■ **Consegna 1**
Ricopia dal testo su Little Constellation il tratto che va da "A.C. – Little" fino a "Faroe, Guernsey, Jersey.".
■ **Consegna 2**
Secondo il testo su Little Constellation, in che anno ha inizio il network?
■ **Consegna 3**
Prosegui il testo su Little Constellation dal punto in cui si ferma.
━━━ Estratto del testo ━━━
A.C. – Little Constellation è un network dedicato alla ricerca artistica contemporanea che dedica una specifica attenzione ad alcuni particolari territori, i cosiddetti “Piccoli Stati” quali Andorra, Cipro, Islanda, Liechtenstein, Lussemburgo, Malta, Monaco, Montenegro, San Marino, e in alcune micro realtà geoculturali dell’area europea tra cui: Canton Ticino, Ceuta, Gibilterra, Kaliningrad, le isola Aland, le isolae Faroe, Guernsey, Jersey.
Negli anni questo centro di ricerca, situato a San Marino, ha sviluppato diversi progetti tra mostre, produzioni video, pubblicazioni, laboratori…
Il punto di partenza di questo lavoro ha però un’identità del tutto particolare, così importante che ne qualifica la specificità: Little Constellation nasce infatti come progetto di ricerca di due artisti, Rita Canarezza e Pier Paolo Coro.
Me ne potete parlare?
R.C & P.P.C. – Il Network di Little Constellation ha inizio nel 2004 come progetto artistico, di studio e ricerca sull’arte contemporanea nei piccoli Stati d’Europa. Da subito è stata una forte scommessa anche per stimolare il coraggio di utilizzare la creatività come mezzo per reagire a una insicurezza. Infatti, generalmente quando si parla dei piccoli Stati emergono spesso facili cliché e stereotipi culturali che li definisco a torto o a ragione luoghi solo noti come paradisi fiscali, o luoghi chiusi e protetti in se stessi, marginali rispetto alla cultura artistica contemporanea, città parco del turismo di massa ecc. Quindi abbiamo sentito l’esigenza di effettuare un percorso di studio etno-antropologico per registrare e documentare aspetti di una realtà che è ben più complessa di come spesso appare, e nel nostro specifico conoscere se esistevano spazi, enti, istituzioni per l’arte contemporanea, se vi erano artisti con cui iniziare un dialogo, e soprattutto cercare di capire com’è vissuta la pratica del fare arte in piccole realtà geo-culturali e geopolitiche.
━━━ Dati mostrati ━━━
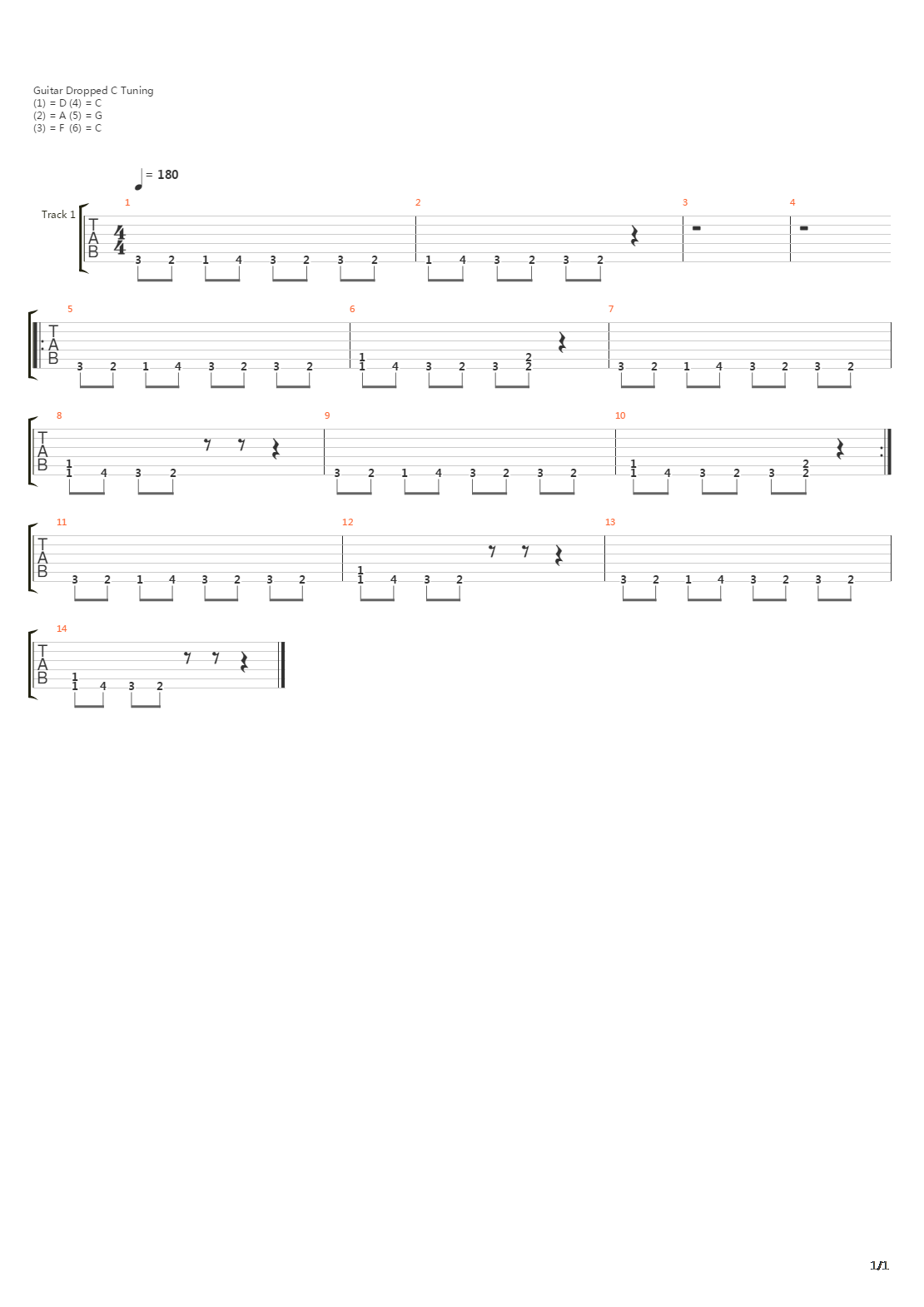 Recreant吉他谱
━━━
■ **Risposta 1**
A.C. – Little Constellation è un network dedicato alla ricerca artistica contemporanea che dedica una specifica attenzione ad alcuni particolari territori, i cosiddetti “Piccoli Stati” quali Andorra, Cipro, Islanda, Liechtenstein, Lussemburgo, Malta, Monaco, Montenegro, San Marino, e in alcune micro realtà geoculturali dell’area europea tra cui: Canton Ticino, Ceuta, Gibilterra, Kaliningrad, le isola Aland, le isolae Faroe, Guernsey, Jersey.

■ **Risposta 2**
Nel 2004.

■ **Risposta 3**
La ricerca, svolta in otto anni ed effettuata direttamente in tredici Paesi, ha evidenziato con grande sorpresa che nella maggior parte di queste piccole realtà è presente a vari livelli una scena artistica emergente, vi operano artisti e curatori, ci sono alcuni Musei estremamente attivi, anche se non si possono nascondere le difficoltà che l’attività artistica vive e che necessiterebbe di maggiori sforzi per la sua diffusione e nel creare relazioni. Durante il percorso abbiamo conosciuto diversi rappresentanti istituzionali, direttori di Centri per l’arte e Musei, Gruppi e Associazioni Culturali e incontrato numerosi artisti, visionato il loro lavoro. In un certo senso abbiamo fatto i curatori d’arte ma senza vestire gli abiti del critico, ma pensiamo guidati da una visione prospettica più empatica e profonda, in quanto noi stessi siamo artisti.
Gli esiti delle ricerche condotte hanno permesso anche di raccogliere molto materiale documentativo, libri, cataloghi, video, che oggi costituiscono la Library Archive del Network di Little Constellation. Il primo Archivio e Centro di ricerca sull’arte nei piccoli Stati d’Europa, che non vuole adoperarsi esclusivamente come catalogazione sistematica dei materiali raccolti, ma piuttosto come un archivio attivo in continuo aggiornamento e propulsore di strumenti e informazioni per la creazione di progetti e coproduzioni artistiche internazionali. L’insieme di questi incontri ha poi generato relazioni sempre più condivise a sostegno del progetto e quindi reso possibile la creazione del Network stesso. Oggi il Network di Little Constellation si configura come ampio ambito relazionale e progettuale, cui fanno parte numerosi artisti che hanno un ruolo attivo in questi Paesi, numerose istituzioni, enti pubblici e privati per la cultura artistica, e un team di critici e curatori internazionali che segue e sviluppa insieme gli artisti i progetti e le attività del Network.
Ci preme evidenziare inoltre come gli esiti complessivi di tutta la ricerca condotta fino ad oggi nei piccoli Stati, sia stata forse per noi anche una piccola rivincita sul piano personale, nel tentativo di comunicare, superare quelle ipocrisie, insicurezze e paure nell’affrontare questi argomenti e infrangere certi tabu. Primo tra tutti che in una piccola realtà può comunque svilupparsi anche una scena artistica contemporanea.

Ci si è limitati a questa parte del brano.